The present invention relates to a drainage road pavement composition capable of improving the separation and crack resistance of aggregates, which comprises: 44 to 47 wt% of aggregate having a particle size of 13.1 to 20 mm; 4.5 to 5 wt% of stone powder; 2 to 7 wt% of a polymer binder; and the remainder of the aggregate having a particle size of 10 to 13 mm.

Description

Technical Field [0001] The present invention relates to a pavement composition, a water-permeable pavement composition, and a construction method thereof,

The present invention relates to a road pavement, and more particularly, to a pavement composition having an environmentally-friendly pavement constituted by incorporating a polymer binder into an aggregate and constituting a surface layer of a road.

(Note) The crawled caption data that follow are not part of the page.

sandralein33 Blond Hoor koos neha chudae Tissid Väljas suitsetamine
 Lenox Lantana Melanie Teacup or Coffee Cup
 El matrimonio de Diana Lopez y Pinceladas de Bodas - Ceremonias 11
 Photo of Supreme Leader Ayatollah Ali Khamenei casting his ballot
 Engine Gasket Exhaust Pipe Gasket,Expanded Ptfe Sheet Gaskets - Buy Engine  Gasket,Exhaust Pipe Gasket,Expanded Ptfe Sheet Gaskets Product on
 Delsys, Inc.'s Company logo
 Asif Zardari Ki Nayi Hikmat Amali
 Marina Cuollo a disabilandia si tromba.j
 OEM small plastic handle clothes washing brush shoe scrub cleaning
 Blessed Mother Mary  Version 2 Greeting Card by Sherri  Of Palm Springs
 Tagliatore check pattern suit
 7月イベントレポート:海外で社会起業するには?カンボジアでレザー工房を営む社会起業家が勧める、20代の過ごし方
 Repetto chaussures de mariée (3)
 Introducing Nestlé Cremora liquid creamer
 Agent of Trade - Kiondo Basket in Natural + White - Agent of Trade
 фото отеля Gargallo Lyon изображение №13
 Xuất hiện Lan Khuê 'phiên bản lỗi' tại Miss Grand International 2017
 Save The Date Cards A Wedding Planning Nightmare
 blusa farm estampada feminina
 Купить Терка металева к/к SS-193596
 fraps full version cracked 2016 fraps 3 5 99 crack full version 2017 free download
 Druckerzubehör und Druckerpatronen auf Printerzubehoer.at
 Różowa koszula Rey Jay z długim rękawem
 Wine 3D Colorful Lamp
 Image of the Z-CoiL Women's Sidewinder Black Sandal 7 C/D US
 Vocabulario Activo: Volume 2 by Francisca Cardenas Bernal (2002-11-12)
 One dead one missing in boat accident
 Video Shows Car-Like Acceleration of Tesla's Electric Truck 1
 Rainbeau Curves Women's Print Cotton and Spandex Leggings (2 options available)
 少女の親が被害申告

The pavement pavement is a pavement which is advantageous for improving the slip resistance due to the rapid drainage of rainwater and securing the visibility of the road surface during day and night. Usually, the pavement asphalt mixture containing the asphalt binder in the aggregate is used.

The pavement asphalt mixture is a porous asphalt mixture with increased porosity and porosity by decreasing the fine aggregate ratio compared to the wheat-size asphalt mixture. The pavement asphalt mixture is packed on the surface of the road pavement and the road surface flows to the surface of the impermeable middle layer of the lower pavement. .

The drainage asphalt pavement has drainage function to improve the driving safety of the vehicle and to improve the surrounding environment due to the low noise effect.

Such a drainage asphalt mixture can achieve various functions as described above, but the design and the road structure for drainage as well as materials must be taken into consideration. Failure to do so may lead to premature cracking and breakage of the packaging.

As the maximum aggregate size increases, drainage performance and resistance to plastic deformation increase, but segregation and cracking resistance of aggregate can be lowered. On the contrary, when the maximum aggregate size is small, the noise is reduced, the aggregate separation and cracking resistance is increased, but the drainage performance and plastic deformation resistance may be lowered.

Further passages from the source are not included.